N’empêche, son écurie a tout de même équipé sa voiture d’un capteur supplémentaire après que l’ancien pilote Ferrari se soit plaint «d’une direction un peu lourde». «Je suis sûr qu’il nous manque une explication au niveau de l’acquisition de données, quelque chose qu’on comprendra dans 10 ans quand on aura fait des progrès dans ce domaine», lâche Fernando Alonso.

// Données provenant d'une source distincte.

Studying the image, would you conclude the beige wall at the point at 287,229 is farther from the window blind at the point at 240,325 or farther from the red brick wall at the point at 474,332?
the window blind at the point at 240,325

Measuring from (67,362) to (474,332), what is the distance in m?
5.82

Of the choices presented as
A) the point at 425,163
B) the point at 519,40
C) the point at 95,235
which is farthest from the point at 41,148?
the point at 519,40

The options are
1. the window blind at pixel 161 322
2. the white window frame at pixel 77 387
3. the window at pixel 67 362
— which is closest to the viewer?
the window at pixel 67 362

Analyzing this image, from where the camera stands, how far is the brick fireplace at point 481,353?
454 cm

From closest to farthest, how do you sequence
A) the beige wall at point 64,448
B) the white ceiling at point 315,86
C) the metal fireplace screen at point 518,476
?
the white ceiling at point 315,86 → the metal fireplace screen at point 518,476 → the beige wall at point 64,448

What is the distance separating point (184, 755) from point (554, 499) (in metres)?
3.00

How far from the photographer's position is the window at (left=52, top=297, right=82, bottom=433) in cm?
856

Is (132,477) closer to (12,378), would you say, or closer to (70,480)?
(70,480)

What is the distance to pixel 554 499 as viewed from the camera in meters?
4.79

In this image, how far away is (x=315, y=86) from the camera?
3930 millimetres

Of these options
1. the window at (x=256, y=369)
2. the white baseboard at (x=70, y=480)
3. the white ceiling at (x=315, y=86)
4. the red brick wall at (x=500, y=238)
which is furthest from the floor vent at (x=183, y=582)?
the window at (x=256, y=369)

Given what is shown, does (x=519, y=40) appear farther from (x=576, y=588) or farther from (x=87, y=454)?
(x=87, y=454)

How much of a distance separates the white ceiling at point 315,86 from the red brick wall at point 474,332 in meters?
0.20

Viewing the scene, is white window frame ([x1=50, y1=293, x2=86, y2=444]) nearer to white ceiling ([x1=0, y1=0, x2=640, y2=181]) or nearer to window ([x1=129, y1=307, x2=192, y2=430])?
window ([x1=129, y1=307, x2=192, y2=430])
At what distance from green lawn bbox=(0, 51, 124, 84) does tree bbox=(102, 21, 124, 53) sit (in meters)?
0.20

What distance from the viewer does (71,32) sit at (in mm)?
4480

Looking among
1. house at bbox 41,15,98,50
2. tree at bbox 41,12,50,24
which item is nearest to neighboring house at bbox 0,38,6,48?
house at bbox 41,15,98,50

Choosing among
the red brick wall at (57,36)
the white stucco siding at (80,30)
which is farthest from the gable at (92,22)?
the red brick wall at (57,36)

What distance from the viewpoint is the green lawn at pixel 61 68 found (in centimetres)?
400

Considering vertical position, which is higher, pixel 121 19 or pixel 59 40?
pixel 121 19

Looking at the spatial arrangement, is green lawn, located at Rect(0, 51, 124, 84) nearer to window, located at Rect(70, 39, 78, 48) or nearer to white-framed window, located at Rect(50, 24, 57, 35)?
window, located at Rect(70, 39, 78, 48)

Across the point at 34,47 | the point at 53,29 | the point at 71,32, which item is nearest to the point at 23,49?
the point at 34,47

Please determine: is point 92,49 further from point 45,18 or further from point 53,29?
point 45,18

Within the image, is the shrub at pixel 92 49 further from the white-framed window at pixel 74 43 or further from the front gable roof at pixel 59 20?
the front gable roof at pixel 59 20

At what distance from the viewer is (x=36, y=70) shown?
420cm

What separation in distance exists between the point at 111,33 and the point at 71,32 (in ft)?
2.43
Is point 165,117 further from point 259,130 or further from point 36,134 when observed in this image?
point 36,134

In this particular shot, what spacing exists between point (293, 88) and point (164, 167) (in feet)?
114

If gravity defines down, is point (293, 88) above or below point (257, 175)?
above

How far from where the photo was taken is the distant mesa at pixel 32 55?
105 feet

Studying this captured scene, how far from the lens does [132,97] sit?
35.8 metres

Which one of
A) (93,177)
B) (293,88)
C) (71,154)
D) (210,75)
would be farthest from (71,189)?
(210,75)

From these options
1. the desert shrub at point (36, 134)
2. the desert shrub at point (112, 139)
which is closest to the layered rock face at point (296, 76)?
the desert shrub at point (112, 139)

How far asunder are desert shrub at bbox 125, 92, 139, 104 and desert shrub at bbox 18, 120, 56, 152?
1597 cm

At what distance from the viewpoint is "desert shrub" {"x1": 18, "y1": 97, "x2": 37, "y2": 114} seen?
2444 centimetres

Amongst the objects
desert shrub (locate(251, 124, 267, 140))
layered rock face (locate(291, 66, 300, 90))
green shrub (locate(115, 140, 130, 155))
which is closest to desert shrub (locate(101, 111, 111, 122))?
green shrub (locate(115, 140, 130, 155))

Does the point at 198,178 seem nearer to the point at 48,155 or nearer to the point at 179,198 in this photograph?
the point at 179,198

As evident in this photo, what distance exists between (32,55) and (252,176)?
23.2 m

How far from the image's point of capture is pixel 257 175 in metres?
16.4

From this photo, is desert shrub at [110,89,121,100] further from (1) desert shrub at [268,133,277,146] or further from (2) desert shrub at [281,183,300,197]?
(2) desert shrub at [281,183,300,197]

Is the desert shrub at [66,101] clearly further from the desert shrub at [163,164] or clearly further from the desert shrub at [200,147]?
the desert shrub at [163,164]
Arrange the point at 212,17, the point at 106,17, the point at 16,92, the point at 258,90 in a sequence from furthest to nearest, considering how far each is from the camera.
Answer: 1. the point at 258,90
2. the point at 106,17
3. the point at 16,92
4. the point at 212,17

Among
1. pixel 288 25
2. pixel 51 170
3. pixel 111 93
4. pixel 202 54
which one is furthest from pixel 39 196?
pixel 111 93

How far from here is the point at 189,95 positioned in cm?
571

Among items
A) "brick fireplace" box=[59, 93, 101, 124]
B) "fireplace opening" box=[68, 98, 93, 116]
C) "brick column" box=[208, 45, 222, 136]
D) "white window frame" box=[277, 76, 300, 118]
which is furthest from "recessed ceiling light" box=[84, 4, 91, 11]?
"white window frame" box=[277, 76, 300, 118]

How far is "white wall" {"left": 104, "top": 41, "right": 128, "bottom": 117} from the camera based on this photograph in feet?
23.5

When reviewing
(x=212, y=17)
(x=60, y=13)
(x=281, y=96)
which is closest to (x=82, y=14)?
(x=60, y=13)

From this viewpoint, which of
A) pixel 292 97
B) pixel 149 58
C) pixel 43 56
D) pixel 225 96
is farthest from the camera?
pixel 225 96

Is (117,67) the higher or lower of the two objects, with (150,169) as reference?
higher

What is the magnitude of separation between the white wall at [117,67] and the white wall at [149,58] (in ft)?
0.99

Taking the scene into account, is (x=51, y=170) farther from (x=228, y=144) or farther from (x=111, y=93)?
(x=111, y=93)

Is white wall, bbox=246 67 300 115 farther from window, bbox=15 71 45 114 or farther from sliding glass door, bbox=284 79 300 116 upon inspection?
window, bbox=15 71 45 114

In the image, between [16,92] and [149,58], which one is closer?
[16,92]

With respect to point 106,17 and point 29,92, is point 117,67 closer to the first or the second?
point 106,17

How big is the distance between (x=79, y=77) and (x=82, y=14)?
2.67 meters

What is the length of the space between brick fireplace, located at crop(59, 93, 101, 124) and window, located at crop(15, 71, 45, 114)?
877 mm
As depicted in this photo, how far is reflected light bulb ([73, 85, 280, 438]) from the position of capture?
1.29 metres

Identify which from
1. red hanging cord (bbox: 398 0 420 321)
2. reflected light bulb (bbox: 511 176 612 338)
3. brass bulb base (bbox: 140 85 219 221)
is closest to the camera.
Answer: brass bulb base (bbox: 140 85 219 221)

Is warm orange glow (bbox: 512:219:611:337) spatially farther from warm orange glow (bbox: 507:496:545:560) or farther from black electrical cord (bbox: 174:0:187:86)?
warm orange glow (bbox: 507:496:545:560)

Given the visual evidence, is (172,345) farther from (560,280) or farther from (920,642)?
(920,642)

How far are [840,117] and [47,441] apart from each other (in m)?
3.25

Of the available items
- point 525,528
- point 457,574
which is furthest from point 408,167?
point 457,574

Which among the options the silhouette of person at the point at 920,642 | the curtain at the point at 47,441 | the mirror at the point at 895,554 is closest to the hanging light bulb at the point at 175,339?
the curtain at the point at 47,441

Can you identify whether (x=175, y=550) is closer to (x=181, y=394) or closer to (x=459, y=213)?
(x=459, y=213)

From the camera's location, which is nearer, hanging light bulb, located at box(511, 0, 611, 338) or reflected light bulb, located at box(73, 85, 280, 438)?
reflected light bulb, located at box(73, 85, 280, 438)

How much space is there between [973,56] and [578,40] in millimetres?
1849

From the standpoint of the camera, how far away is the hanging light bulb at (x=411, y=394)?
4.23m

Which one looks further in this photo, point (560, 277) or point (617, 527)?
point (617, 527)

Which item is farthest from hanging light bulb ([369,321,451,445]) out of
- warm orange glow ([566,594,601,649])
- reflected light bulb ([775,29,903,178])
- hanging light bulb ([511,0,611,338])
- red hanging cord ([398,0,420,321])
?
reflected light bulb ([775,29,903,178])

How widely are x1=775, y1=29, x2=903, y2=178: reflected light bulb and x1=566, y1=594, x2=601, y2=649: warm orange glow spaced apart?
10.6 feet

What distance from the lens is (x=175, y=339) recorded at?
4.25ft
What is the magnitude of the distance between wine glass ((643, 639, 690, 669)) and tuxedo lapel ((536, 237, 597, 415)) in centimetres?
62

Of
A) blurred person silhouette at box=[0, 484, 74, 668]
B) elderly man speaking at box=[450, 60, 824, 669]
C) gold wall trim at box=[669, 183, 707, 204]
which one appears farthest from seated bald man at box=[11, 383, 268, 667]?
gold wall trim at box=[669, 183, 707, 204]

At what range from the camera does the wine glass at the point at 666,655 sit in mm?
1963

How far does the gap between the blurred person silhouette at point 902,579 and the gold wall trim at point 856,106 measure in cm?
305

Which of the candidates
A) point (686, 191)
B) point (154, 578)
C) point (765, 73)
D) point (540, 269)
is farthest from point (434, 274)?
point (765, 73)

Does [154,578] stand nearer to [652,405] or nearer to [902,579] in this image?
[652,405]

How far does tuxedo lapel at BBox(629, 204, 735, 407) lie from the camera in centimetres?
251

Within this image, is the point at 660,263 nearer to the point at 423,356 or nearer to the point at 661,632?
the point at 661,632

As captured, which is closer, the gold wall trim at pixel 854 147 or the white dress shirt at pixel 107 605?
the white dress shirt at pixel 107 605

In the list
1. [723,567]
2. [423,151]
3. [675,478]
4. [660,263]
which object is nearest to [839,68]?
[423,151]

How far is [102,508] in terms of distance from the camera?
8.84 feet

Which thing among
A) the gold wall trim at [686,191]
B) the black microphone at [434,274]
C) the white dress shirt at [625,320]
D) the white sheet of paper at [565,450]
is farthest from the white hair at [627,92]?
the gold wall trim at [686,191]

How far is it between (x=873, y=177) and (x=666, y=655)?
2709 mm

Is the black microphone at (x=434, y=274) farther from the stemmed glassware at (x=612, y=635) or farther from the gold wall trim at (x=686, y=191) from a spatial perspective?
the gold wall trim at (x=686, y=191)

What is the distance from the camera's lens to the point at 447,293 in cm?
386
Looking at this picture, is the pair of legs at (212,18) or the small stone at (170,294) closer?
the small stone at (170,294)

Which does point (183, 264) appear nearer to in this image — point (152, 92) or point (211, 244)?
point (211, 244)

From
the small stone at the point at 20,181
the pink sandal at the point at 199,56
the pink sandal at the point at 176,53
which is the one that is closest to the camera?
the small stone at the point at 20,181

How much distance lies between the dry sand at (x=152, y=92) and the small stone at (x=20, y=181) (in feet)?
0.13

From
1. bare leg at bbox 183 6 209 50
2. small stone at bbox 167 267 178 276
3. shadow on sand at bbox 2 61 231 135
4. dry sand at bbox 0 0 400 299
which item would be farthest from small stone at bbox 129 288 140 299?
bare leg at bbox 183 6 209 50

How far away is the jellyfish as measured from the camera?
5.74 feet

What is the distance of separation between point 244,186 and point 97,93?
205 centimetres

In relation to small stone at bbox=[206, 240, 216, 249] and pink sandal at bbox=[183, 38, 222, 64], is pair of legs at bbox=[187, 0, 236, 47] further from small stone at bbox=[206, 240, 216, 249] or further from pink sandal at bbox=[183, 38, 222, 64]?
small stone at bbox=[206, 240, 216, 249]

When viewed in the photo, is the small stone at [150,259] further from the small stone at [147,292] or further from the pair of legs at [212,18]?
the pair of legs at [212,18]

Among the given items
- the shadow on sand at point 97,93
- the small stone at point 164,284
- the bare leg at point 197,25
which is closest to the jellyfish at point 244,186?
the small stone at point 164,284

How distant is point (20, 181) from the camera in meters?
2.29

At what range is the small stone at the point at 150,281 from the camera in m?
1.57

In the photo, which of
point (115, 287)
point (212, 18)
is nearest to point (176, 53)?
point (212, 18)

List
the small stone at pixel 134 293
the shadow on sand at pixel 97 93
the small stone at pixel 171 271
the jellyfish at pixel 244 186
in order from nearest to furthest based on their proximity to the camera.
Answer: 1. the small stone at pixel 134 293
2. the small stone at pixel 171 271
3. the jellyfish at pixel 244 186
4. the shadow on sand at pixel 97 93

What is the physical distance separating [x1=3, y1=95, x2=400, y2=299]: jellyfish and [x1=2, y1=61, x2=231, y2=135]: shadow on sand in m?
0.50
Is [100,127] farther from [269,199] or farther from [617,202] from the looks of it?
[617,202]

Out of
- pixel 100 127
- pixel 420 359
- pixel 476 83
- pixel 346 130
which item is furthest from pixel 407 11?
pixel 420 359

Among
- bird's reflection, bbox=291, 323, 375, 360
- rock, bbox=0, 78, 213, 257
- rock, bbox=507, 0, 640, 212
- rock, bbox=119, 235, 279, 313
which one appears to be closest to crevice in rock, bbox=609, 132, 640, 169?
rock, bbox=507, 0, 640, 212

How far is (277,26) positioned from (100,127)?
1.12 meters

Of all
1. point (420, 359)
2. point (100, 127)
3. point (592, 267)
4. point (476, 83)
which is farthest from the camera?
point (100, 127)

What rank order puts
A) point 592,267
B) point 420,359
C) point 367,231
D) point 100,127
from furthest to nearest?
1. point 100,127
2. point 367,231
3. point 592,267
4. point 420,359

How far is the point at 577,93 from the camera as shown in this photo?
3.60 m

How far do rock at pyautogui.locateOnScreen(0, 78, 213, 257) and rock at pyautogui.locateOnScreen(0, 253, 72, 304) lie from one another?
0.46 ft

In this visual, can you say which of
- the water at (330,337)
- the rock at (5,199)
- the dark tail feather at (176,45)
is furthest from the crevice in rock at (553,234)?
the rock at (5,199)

Un vide qui permet aux théories diverses et variées de se développer, comme celle qui évoque un possible malaise du pilote.

Quand à son forfait en Australie, il ne devrait pas non plus le pousser à prendre des risques inconsidérés pour rattraper son retard. «Ça peut arriver, mais là, il reprend avec voiture qui n’est pas compétitive. Donc il va reprendre son bâton de pèlerin, travailler sur sa McLaren pour retrouver de la performance. S’il avait une Mercedes ce serait différent, il voudrait montrer qu’il est aussi fort qu’avant», assure Alesi. Pour ce qui est de la force physique, les biceps n’ont rien perdu.